TIOVX allows users to create vision and compute applications using OpenVX API. These OpenVX applications can be executed on TI SoCs like AM57xx (including A15 and C66 cores), following OpenVX 1.1 standard. TIOVX also provides optimized OpenVX kernels for C66x DSP. An extension API allows users to integrate their own natively developed custom kernels and call them using OpenVX APIs.
TIOVX software
Module/Block | Description |
---|---|
OpenVX API | OpenVX API as defined by Khronos |
TIOVX API | TI extensions and additional APIs in order to efficiently use OpenVX on TI platforms |
TIOVX Framework | TI’s implementation of OpenVX spec. This layer is agnostic of underlying SoC, OS platform |
TIOVX Platform | This layer binds TIOVX framework to a specific platform. Ex, Processor Linux SDK for AM57xx SOCs. This layer also binds TIOVX framework to a specific OS like Linux or TI-RTOS |
TIOVX Kernel Wrapper | Kernel wrappers allow TI and customers to integrate a natively implemented kernel into the TIOVX framework. |
TIOVX Conformance tests | OpenVX conformance test from Khronos to make sure an implementation implements OpenVX according to specification. |
There are two versions of VXLIB kernels: without BAM framework, and with BAM framework. BAM is a low level framework representing directed acyclic graph, where EDMA transfers are heavily utilized to bring 2D memory objects to higher speed L2 memory, thus improving performance almost twofold.

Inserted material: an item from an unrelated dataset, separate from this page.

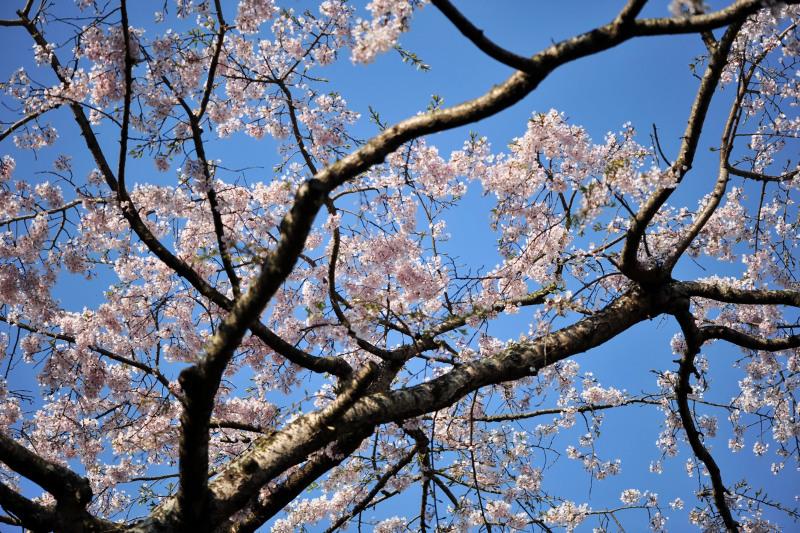 桜遍路 ⑤ 堀池のしだれ桜 (綾川町西分) ~ 3_d0246136_18330666.jpg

Current release has kernels with BAM framework. This framework achieves higher performance via heavy use of EDMA, which brings blocks of data from remote DDR memory to local L2, while DSP does the processing. List of these kernels can be checked in https://git.ti.com/processor-sdk/tiovx/trees/master/kernels/openvx-core/c66x/bam.
TIOVX DSP Kernels (in VXLIB)
There are 44 kernels in current release of VXLIB (typically there are multiple implementations for different data types).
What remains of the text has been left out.